Consigne 1:
Répondez brièvement à ces questions d'après l'entretien :
(a) Combien de pages compte chacun des Siloé ?
(b) De combien de pages, au plus, Luc Brunschwig est-il en avance sur ses dessinateurs ?
(c) Quelle série a été importante pour lui, dans son écriture comme dans sa vie ?
Consigne 2: Traduisez en anglais cette phrase de l'entretien : « Je n'ai jamais plus de 4 pages d'avance sur mes dessinateurs, car j'aime pouvoir inclure dans la trame les petites choses qui se dégagent des personnages ou des décors tels qu'ils les ont imaginés. »

Pourquoi y a t-il eu un délai de 6 ans avant de délivrer le dernier tome de l’Esprit de Warren ? Cela n’est-il du qu’à l’agenda ultra chargé de Servain, au dessin ?
Luc Brunschwig : Je me suis déjà expliqué sur le sujet, mais je suis prêt à le faire une énième fois. Servain a sa part de responsabilité, puisqu’il souhaitait faire un premier Siloé après la fin du tome 3 de Warren. Ce en quoi il a eu parfaitement raison, puisqu’il était quasiment dans l’incapacité émotionnelle de s’attaquer à la suite de cette série part trop éprouvante (c’est vrai que la fin du tome 3 n’épargnait personne, ni les personnages, ni les nerfs des auteurs). A la fin du premier Siloé, il est naturellement revenu vers moi pour ce tome 4, mais là, c’est moi, qui suis resté coincé dans les starting-blocs… je venais de finir le Pouvoir des Innocents, ma femme attendait notre premier enfant… j’étais déstabilisé et j’ai été dans l’incapacité d’écrire pendant près de un an… naturellement, Servain s’en est retourné auprès de Siloé… puis il a enchaîné sur le tome 4 de Warren (cette fois, je n’ai pas craqué, malgré la mise en route d’un second enfant)… comme les Siloé font chacun 70 pages, que Warren est un 54… ben 6 ans… c’est un minimum.

Comment travailles-tu avec tes différents partenaires ? Tes méthodes de travail sont elles identiques à tous les dessinateurs avec lesquels tu bosses ? Y a-t-il des collaborations plus efficaces que d’autres ?
Luc Brunschwig : Eh bien, je fournis à chacun un synopsis détaillé, ou alors les grandes lignes de l’histoires sur laquelle nous travaillons… Ensuite, j’attaque un découpage, très précis, case par case, dialogué, que j’envoie aux dessinateurs. Ce découpage met en place les décors, les mouvements des personnages, une ambiance, les tensions et l’état psychologique de chacun. Je n’ai jamais plus de 4 pages d’avance sur mes dessinateurs, car j’aime pouvoir inclure dans la trame les petites choses qui se dégagent des personnages ou des décors tels qu’ils les ont imaginés.

Quel est le projet / la série dont tu es le plus fier, qui te tient – ou t’a tenu – le plus à cœur ?
Luc Brunschwig : J’ai de l’attachement pour toutes mes séries… mais je suppose que cette réponse un peu convenue ne satisfera guère. Non ! En fait, je dois dire que Le Pouvoir des Innocents a été quelque chose d’important, tant dans mon travail d’écriture à proprement parler que dans ma vie même. En me confrontant à un sujet politique et psychologique, j’ai vraiment dû me positionner socialement, enrichir ma vision des gens… j’ai vraiment grandi en tant que personne au fur et à mesure que j’avançais dans cette série. C’est non seulement le parcours initiatique de Providence, mais aussi un peu (beaucoup) le mien.

(Enregistrements issus d'un jeu de données)

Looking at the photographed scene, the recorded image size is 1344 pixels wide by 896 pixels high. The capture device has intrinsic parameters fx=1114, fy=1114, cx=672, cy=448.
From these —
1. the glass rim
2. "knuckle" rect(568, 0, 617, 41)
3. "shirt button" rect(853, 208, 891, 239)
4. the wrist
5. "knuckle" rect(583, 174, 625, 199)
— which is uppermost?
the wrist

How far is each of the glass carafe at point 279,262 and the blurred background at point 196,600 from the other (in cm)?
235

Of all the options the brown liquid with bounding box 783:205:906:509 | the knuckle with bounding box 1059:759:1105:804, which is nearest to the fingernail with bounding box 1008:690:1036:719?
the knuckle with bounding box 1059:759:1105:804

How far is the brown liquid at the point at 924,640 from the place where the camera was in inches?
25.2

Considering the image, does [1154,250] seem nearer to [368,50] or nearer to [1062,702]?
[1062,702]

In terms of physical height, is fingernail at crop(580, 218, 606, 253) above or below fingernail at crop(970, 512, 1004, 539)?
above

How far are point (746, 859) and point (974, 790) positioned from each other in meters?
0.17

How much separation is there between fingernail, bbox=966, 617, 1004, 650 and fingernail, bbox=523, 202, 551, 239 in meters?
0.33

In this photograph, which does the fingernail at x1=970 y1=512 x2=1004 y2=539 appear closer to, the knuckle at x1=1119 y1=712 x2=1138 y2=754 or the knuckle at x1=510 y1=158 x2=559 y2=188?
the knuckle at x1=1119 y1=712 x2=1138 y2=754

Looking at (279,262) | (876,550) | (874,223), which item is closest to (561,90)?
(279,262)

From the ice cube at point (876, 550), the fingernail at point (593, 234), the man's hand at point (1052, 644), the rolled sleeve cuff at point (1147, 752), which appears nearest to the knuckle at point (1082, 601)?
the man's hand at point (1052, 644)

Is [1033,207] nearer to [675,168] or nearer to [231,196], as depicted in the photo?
==
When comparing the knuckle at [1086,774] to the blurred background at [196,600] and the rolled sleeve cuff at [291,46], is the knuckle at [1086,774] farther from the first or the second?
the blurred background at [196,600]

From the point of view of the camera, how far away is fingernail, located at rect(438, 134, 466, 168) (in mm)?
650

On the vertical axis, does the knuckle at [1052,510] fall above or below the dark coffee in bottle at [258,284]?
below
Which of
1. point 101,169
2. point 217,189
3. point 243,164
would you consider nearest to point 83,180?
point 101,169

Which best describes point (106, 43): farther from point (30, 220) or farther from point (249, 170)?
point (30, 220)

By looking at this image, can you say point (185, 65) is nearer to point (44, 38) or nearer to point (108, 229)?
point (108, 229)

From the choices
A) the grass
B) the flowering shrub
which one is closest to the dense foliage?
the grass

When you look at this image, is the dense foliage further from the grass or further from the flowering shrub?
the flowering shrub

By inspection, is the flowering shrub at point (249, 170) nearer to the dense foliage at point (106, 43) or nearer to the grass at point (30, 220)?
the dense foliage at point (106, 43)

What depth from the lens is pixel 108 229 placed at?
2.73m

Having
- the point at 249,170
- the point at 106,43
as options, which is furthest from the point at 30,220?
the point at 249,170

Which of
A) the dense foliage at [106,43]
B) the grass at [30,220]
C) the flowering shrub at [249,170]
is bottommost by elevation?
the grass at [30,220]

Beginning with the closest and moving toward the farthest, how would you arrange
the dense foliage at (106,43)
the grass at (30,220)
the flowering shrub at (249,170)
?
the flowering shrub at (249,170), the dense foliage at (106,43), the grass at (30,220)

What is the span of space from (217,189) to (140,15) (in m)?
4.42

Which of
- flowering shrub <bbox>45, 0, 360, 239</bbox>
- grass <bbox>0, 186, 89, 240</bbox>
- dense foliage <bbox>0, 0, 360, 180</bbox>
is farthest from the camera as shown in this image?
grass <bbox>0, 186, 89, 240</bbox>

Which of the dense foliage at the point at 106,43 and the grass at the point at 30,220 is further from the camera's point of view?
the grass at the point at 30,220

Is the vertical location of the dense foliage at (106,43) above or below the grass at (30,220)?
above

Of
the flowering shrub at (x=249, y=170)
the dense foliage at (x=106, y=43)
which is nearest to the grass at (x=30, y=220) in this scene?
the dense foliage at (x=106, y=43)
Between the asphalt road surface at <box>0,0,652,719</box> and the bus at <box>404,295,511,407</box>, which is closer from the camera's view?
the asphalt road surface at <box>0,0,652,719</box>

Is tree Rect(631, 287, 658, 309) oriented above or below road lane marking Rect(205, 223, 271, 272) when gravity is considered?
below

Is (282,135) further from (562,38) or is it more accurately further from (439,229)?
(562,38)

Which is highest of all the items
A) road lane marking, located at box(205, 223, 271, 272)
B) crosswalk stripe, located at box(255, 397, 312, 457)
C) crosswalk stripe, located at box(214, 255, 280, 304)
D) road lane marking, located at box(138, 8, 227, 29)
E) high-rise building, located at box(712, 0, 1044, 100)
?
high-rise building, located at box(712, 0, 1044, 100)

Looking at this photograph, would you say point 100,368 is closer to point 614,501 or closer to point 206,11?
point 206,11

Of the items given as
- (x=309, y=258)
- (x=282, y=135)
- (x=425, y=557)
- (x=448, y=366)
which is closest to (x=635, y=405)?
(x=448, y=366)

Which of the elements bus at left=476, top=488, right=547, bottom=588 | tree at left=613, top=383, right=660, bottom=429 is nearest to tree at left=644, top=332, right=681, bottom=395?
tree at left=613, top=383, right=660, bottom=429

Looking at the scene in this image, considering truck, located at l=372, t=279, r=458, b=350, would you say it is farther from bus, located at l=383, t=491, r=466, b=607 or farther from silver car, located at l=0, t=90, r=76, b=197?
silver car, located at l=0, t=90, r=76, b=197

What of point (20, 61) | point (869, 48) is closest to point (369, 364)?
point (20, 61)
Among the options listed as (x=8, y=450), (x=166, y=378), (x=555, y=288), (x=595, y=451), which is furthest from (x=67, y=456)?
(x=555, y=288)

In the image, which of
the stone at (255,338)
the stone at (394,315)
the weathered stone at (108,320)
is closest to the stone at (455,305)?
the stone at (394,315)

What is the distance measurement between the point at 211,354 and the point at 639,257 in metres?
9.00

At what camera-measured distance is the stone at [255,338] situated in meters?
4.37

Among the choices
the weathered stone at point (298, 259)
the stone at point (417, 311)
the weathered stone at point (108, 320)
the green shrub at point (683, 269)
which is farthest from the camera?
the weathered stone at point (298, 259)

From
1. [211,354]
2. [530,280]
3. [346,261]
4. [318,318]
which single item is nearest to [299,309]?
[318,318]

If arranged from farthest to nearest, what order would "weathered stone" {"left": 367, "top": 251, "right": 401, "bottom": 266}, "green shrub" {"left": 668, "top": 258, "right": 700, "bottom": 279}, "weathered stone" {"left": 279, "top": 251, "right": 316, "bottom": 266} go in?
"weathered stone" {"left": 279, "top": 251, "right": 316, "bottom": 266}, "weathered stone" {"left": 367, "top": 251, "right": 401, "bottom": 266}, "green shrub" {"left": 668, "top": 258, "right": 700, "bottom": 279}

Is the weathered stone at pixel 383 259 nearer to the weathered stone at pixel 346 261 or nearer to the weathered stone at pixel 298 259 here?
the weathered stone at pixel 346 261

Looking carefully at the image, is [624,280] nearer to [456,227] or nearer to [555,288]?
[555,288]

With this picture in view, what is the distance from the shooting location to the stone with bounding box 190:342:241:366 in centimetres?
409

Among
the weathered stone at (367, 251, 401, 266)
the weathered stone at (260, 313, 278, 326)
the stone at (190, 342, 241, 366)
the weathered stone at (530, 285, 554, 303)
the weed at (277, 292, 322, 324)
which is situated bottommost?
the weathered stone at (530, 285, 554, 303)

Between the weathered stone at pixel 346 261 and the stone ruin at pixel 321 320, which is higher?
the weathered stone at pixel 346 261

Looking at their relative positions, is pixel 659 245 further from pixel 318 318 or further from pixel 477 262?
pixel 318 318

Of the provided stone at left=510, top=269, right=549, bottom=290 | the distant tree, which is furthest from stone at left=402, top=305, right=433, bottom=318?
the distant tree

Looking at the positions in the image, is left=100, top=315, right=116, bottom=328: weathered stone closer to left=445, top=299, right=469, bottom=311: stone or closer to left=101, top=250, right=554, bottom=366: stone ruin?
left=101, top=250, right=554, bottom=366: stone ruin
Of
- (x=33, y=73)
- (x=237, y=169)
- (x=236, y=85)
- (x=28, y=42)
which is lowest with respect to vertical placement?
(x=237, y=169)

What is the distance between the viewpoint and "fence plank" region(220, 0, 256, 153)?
---
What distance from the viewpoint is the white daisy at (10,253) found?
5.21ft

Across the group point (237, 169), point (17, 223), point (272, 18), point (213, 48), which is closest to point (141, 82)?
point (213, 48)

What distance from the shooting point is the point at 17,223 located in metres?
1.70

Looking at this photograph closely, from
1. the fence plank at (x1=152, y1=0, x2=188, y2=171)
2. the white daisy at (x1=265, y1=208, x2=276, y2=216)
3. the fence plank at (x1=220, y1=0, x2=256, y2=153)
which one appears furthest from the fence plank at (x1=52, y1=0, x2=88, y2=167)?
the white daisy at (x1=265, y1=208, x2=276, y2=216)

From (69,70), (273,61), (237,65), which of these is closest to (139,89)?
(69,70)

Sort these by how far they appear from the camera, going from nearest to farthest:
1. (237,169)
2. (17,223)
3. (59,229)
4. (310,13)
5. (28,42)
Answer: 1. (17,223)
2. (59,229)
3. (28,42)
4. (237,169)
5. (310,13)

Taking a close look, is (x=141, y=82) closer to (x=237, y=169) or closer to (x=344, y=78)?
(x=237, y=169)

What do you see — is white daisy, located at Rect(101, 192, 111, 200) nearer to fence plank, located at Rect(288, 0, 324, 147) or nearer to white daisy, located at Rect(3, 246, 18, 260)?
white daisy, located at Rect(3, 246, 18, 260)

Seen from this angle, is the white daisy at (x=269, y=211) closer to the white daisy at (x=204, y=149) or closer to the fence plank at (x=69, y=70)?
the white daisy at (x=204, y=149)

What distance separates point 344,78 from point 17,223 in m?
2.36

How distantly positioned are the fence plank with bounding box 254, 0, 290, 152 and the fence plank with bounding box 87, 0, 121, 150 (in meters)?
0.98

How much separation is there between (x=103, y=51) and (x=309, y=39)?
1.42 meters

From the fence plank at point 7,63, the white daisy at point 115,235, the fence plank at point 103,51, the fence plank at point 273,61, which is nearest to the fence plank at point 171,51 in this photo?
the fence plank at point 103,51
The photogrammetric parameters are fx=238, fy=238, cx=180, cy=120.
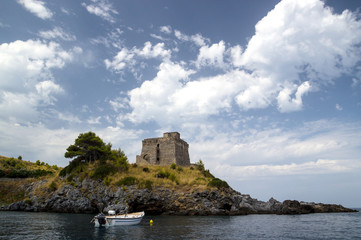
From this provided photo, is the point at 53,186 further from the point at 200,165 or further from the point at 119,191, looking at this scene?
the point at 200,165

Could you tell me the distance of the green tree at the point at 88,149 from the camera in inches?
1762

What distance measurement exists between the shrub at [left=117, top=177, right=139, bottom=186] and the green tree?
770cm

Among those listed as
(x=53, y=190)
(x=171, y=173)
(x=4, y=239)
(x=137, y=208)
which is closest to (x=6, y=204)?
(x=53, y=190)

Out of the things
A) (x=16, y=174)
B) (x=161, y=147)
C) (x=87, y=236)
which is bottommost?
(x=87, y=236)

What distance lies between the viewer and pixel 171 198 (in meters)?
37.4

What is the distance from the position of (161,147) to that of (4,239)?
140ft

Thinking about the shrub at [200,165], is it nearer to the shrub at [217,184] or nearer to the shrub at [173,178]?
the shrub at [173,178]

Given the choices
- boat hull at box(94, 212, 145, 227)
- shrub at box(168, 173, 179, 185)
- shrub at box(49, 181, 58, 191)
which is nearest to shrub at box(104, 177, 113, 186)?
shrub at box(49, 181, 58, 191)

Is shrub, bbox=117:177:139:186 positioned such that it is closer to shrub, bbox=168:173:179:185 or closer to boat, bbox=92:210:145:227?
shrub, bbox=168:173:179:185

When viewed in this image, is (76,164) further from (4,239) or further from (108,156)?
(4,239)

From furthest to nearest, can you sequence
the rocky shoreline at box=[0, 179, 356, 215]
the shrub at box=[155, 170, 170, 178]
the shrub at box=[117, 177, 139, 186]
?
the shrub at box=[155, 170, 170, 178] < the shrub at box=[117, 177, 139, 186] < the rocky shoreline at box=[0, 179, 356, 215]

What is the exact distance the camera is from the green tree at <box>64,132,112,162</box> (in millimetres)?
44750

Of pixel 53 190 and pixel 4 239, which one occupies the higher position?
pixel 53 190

Réponse attendue 1:
(a) 70 pages.
(b) 4 pages.
(c) Le Pouvoir des Innocents.

Réponse attendue 2: I am never more than 4 pages ahead of my artists, because I like to be able to include in the storyline the little things that emerge from the characters or settings as they imagined them.